この機能は、ドライバーの走行操作と連動して音楽の演出が変化するという、まったく新しい音楽体験を提供します。例えば、加速すると音が盛り上がり、停止時にはトーンが抑えられる。ステアリング操作やG加速度に応じて、シンセサイザーの音色や効果音が自然に変化していく仕組みです。
現在は約40曲の洋楽がSound Driveに対応しており、それぞれの曲は個別にダウンロードが必要です。ダウンロードにはスマートフォンのテザリングや車載Wi-Fiが必要で、通信速度によっては1曲あたり数分〜十数分かかる場合があります。
私のGLC220d(X254)でもこの機能は問題なく利用可能でしたが、すべての楽曲を試すにはかなりの時間がダウンロードに必要です(とにかく遅い!!)。本格的なレビューは、後日あらためて別記事にて詳しくご紹介したいと思います。
Amazon MusicがDolby Atmosに対応 ― 高音質再生で車内がライブ空間に
音楽ストリーミングの定番「Amazon Music」が、MBUX 2.6.1からついにDolby Atmos再生に対応しました。これにより、対応車両では“空間オーディオ”による立体的な音楽体験が可能になります。
従来からApple MusicやSpotify、Tidalなどのサービスは統合されていましたが、Amazon Musicの本格的な進化は今回が初めて。Mercedes meアカウントとAmazonアカウントを連携させることで、車内でのAmazon Musicの利用がより快適になり、楽曲の選択や音声操作(Alexa)との統合もスムーズです。
Dolby Atmosによる再生では、従来のステレオ再生では感じられなかった空間的広がりや臨場感を実現し、まさに“車内がライブ会場”のような没入感が楽しめます。
CarPlayナビの情報表示が進化 ― ETAや残距離の可視化
Apple CarPlay利用時のナビ表示も強化されました。今回のアップデートにより、ナビゲーション中に「ETA(Estimated Time of Arrival:到着予定時刻)」と「残走行可能距離」が明確に表示されるようになりました。
これにより、Apple Mapsを利用していても車両のディスプレイ上で必要な情報が瞬時に確認できるようになり、スマホ画面を見る機会を減らすことができます。長距離ドライブや混雑時の走行計画が立てやすくなり、安全運転にもつながるでしょう。
共有ナビ(Shared Navigation)でリアルタイム位置共有が可能に
新たに実装された「Shared Navigation」機能では、目的地へのルートや現在地を、選択した連絡先とリアルタイムで共有できるようになりました。
使い方は非常にシンプル。Mercedes独自のナビシステムを使用して目的地を設定した後、「共有」ボタンをタップし、送信先を選ぶだけ。SMSなどを通じてリンクを送信すれば、相手はスマホやPCで車両の位置と移動経路をリアルタイムで確認できます。

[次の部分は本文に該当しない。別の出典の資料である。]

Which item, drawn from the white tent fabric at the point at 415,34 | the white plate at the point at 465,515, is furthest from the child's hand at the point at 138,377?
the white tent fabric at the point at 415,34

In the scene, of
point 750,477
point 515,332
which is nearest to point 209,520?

この機能はApple MapsやGoogle Mapsなどの外部ナビアプリでは使えず、MBUX純正ナビ限定の機能です。家族や友人との待ち合わせ、子どもの送迎時など、安心感と利便性が大きく向上します。
EV・PHEV向けルート案内がよりスマートに
EV・PHEVオーナーにとって嬉しい改良も含まれています。MBUX 2.6.1では、従来の「Mercedes me Charge」(現在はMB Charge)に基づくルート案内機能が強化され、より正確で実用的な充電ポイントの案内が行われるようになりました。

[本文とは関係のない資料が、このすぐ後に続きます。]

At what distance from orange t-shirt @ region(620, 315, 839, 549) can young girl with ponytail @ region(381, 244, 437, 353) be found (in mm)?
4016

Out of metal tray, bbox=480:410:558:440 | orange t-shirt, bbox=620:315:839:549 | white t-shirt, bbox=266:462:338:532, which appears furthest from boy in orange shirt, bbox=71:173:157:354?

例えば、目的地に到達するまでに必要な充電回数、最寄りの急速充電ステーション、ルート上の渋滞状況などをもとに、AIがリアルタイムで最適な経路を提示してくれます。筆者はEVではないため未検証ですが、既存の機能でも非常に評価が高かっただけに、さらに進化している可能性は高いでしょう。
Garminスマートウォッチ連携で“心の状態”を可視化
Garmin Vivosmart 3などの対応スマートウォッチを持っているユーザーは、MBUXと連携してストレスレベルやバイタル情報を車両ディスプレイ上に表示することができます。
この機能「Energizing Coach」は、走行中の心拍数やストレスを可視化し、ドライバーの体調に応じたアドバイスや音楽演出を提供してくれるというもの。Apple Watchには現時点で対応していないのがやや残念ですが、対応機器を持っている方には興味深い機能でしょう。
内蔵Webブラウザの高速化とマルチメディアの進化
MBUXの車載ブラウザも、ページ表示速度が向上し、より快適に利用できるようになりました。YouTubeや映画視聴に使う際の読み込みがスムーズになり、EV車両で充電中の“すきま時間”に動画を楽しむという使い方にも最適です。(ていうか今までが遅すぎて使い物にならなかったです…)
特に大画面ディスプレイ搭載モデルでは、映画視聴との親和性も高く、今後の車内エンタメ体験の拡張が期待されます。
不明点もあるが、確実に軽快になったレスポンス
アップデート内容には「一般的なバグ修正と改善」も含まれており、詳細は公開されていませんが、実際に操作していると反応の軽快さやメニュー遷移の速さが向上していると感じます。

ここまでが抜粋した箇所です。